なんで18の男が寂しいくらいで寝れないの!どんだけ俺のこと寂しがりやだと思ってんの!


「樹理…。すぐバレる嘘はつかないほうがいいよ」

溜め息を吐きながらそう諭すと、樹理の瞳にうっすらと涙の膜が張った。
彼女は本当に正直な人間だと思う(顔だけ)。こんなに分かりやすく顔に出る人間を俺は彼女の他にもう一人知っている。

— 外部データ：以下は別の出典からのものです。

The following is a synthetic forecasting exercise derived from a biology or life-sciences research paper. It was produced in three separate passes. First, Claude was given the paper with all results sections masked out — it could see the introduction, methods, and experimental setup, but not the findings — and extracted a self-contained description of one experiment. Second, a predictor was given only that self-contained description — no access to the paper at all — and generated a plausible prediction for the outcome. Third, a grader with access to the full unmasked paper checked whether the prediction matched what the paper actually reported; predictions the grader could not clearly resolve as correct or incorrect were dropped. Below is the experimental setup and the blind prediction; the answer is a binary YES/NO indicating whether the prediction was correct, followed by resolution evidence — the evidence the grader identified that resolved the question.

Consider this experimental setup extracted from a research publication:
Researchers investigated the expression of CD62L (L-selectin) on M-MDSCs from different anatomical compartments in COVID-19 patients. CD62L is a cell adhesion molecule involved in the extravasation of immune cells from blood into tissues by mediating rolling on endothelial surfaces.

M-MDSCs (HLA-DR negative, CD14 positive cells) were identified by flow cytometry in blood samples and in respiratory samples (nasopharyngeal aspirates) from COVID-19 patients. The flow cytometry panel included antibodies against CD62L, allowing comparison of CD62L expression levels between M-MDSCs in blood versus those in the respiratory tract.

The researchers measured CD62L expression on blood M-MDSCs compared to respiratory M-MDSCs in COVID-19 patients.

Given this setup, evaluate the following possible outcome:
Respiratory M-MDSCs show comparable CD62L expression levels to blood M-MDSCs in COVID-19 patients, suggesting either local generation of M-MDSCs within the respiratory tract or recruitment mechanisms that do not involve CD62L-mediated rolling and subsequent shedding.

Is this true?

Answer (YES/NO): NO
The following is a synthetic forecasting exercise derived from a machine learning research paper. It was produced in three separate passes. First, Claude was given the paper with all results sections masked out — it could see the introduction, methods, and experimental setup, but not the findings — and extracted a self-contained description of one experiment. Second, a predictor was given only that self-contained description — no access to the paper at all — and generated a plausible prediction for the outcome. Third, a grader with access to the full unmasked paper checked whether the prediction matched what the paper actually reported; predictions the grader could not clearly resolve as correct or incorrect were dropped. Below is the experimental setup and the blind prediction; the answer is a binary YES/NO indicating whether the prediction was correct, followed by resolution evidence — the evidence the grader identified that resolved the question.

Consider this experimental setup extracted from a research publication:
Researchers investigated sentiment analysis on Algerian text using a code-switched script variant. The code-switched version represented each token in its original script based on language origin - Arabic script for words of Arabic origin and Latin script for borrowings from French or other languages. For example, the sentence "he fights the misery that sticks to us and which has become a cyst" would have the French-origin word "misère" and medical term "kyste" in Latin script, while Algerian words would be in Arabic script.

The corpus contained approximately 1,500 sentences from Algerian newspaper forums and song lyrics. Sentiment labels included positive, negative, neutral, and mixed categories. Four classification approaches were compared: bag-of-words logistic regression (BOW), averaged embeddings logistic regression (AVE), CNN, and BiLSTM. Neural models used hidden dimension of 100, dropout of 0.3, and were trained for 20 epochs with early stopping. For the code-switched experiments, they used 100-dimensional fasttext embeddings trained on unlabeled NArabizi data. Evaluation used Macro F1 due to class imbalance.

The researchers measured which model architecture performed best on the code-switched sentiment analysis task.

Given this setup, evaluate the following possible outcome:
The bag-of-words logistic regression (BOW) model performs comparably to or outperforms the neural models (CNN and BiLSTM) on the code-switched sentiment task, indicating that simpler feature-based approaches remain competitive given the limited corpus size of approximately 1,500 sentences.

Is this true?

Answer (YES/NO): YES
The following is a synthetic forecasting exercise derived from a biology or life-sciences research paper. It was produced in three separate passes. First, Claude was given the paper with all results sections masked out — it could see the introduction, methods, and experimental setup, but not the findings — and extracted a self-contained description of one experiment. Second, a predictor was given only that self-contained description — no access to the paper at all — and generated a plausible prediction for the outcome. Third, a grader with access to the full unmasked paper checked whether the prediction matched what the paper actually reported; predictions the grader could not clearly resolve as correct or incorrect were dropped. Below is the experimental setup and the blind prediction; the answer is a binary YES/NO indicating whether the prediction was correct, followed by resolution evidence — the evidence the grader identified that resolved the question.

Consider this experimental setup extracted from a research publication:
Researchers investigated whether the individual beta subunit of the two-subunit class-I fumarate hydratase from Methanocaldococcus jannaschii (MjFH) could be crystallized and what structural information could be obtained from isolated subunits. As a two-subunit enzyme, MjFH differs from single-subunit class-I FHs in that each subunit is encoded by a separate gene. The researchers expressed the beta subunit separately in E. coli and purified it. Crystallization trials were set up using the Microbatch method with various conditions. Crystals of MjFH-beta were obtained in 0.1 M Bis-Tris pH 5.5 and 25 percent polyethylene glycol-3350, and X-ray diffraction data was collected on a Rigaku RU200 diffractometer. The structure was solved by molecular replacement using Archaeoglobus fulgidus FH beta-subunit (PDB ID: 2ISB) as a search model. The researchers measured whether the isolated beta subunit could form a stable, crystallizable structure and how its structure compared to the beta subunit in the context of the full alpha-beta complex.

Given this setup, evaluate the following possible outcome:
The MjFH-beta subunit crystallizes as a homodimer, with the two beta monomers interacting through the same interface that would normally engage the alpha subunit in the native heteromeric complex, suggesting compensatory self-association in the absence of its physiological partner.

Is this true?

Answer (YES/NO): NO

「…千暁に苛められた?勇に説教でもされた?怖い夢でも見た?」

出来るだけ優しい声で問いかけた。
なんで18の幼なじみの女の子にこんなことしてるんだろう。

たまに彼女が10歳ほど離れた妹に見える。


「ぅ、全部…」


「うわー…」


「千暁、面白い映画があるからって、一緒に見たらホラーで…。逃げようとしたら、捕まって」

その時の光景が目に浮かびます。
千暁のあの黒い(けれど心底楽しそう)笑顔が浮かんで、寒気がした。


「三時間…」

長っ!!
あの子本物の鬼!


「…で、帰ったら、勇がいて…。すっごい恐ろしい顔してたから嫌な予感して…逃げようとしたら、捕まって」

うわ、デジャブ。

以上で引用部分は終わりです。